Start of Raw data

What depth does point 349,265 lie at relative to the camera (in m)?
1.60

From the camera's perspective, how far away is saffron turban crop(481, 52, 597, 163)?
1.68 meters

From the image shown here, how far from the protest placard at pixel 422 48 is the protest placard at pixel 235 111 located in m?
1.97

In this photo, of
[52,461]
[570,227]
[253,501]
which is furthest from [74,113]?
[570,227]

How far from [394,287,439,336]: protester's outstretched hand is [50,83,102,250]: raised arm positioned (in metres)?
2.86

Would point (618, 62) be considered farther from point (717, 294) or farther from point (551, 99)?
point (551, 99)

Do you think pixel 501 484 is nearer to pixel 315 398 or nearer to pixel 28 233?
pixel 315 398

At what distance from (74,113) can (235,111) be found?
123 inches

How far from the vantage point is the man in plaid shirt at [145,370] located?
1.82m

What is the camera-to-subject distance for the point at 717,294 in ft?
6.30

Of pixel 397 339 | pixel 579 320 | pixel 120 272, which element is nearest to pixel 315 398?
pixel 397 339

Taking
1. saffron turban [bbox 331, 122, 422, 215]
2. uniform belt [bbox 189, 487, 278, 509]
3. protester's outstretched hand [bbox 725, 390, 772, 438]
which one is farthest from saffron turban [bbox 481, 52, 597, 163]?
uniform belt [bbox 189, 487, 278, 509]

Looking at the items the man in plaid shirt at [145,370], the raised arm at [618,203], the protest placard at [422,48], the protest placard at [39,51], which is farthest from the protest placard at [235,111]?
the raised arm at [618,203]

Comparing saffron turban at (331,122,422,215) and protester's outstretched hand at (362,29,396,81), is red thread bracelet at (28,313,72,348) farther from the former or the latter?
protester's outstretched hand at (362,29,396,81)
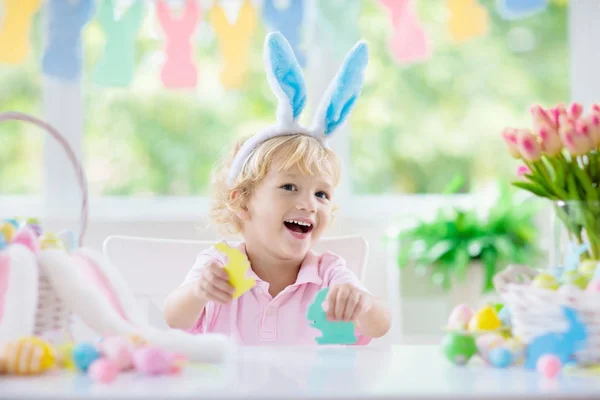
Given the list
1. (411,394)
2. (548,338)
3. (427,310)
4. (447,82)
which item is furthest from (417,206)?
(411,394)

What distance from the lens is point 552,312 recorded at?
94 cm

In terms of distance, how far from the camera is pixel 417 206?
302 centimetres

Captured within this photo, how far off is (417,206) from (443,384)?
2.22 m

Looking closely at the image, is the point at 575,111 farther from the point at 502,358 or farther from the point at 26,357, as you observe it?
the point at 26,357

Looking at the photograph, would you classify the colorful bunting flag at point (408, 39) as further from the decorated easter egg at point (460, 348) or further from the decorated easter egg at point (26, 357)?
the decorated easter egg at point (26, 357)

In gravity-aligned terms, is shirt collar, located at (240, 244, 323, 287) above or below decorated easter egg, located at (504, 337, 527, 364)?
above

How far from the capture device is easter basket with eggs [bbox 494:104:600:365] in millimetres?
944

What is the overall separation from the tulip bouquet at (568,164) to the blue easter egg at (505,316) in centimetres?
13

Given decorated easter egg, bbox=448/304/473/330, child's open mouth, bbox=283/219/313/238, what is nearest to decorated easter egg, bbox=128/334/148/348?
decorated easter egg, bbox=448/304/473/330

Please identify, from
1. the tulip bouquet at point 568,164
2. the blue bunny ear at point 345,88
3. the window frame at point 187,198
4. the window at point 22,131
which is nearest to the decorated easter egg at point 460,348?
the tulip bouquet at point 568,164

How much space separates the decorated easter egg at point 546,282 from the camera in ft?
3.18

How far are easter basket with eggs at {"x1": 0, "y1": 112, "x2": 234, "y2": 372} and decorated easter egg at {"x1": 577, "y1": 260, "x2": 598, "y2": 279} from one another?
0.47 meters

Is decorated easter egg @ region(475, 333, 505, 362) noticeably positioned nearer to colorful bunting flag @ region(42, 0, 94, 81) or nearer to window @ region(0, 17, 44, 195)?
colorful bunting flag @ region(42, 0, 94, 81)

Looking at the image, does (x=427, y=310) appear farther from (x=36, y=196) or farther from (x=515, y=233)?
(x=36, y=196)
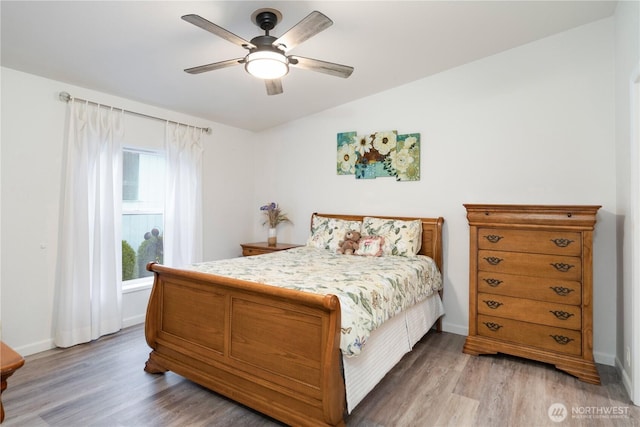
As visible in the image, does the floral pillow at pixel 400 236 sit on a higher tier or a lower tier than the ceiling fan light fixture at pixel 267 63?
lower

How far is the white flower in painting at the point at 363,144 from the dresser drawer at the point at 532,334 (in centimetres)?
213

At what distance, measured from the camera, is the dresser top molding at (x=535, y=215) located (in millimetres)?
2459

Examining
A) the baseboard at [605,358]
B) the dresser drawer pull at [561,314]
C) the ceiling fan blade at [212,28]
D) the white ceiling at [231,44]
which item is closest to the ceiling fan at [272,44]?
the ceiling fan blade at [212,28]

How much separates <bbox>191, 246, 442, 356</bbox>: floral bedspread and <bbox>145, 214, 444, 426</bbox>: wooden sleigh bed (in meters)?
0.12

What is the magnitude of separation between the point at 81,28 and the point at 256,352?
2485mm

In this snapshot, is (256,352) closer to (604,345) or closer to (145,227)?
(145,227)

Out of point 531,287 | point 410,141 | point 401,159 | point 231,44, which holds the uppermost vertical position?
point 231,44

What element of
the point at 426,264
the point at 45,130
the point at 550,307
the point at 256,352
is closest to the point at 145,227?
the point at 45,130

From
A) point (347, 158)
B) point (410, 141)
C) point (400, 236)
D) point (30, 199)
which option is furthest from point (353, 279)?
point (30, 199)

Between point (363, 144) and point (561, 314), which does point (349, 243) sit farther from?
point (561, 314)

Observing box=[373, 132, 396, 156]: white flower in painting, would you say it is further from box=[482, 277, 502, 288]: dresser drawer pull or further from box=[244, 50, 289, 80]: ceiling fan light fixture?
box=[244, 50, 289, 80]: ceiling fan light fixture

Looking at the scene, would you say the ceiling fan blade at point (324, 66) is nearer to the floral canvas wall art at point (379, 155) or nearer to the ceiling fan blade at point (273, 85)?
the ceiling fan blade at point (273, 85)

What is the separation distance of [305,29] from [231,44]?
99 centimetres

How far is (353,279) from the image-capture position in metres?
2.29
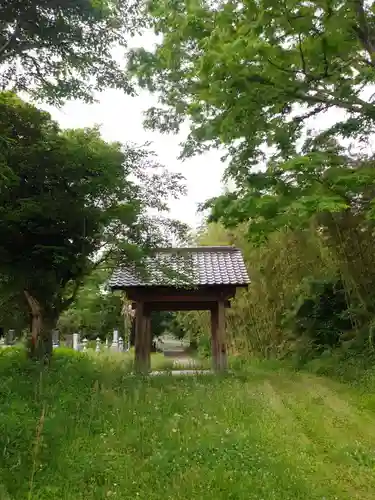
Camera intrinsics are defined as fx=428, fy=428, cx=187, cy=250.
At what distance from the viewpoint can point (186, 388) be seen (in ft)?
23.3

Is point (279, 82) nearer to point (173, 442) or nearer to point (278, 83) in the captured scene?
point (278, 83)

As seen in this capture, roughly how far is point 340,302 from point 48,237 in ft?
26.6

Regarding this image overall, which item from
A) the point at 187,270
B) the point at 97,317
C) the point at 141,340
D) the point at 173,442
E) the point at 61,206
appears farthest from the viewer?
the point at 97,317

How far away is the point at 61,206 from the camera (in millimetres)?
6898

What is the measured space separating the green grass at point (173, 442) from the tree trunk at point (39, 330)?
101 centimetres

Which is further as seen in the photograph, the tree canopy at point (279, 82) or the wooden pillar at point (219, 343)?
the wooden pillar at point (219, 343)

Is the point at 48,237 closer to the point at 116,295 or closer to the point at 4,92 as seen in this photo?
the point at 4,92

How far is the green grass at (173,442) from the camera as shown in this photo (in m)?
3.68

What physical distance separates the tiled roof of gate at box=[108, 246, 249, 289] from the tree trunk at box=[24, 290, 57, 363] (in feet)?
5.70

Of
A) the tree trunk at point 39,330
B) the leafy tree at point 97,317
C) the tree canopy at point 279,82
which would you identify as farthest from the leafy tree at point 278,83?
the leafy tree at point 97,317

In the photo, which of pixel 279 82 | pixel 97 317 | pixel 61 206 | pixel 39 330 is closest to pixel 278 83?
pixel 279 82

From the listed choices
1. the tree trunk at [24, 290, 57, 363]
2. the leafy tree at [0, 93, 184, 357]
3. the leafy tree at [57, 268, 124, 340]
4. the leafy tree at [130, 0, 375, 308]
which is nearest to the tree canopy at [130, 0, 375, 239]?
the leafy tree at [130, 0, 375, 308]

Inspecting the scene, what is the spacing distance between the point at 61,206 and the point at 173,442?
4099 mm

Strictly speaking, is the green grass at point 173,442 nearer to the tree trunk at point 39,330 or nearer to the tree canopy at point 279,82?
the tree trunk at point 39,330
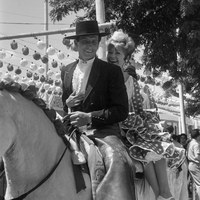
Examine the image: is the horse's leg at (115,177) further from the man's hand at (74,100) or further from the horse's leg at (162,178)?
the horse's leg at (162,178)

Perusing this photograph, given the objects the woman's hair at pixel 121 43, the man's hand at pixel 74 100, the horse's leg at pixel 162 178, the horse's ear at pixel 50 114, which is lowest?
the horse's leg at pixel 162 178

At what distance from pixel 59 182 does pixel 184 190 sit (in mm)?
3248

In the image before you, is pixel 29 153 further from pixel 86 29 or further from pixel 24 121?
pixel 86 29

End of Raw data

= What needs to be done =
Return, unchanged, every line of the listing from the one containing "Examine the image: is" through the final line of the listing.

= Response to this exercise =
Examine the image: is the horse's leg at (115,177) further from the man's hand at (74,100) or further from the horse's leg at (162,178)?
the horse's leg at (162,178)

Perusing this photograph, given the objects the woman's hair at pixel 121 43, the man's hand at pixel 74 100, the horse's leg at pixel 162 178, the horse's ear at pixel 50 114, which is lowest?
the horse's leg at pixel 162 178

At what distance from pixel 59 182 does pixel 184 190 sit (in mm)?
3248

In the image before you, is pixel 29 153 further from pixel 86 29 or further from pixel 24 121?
pixel 86 29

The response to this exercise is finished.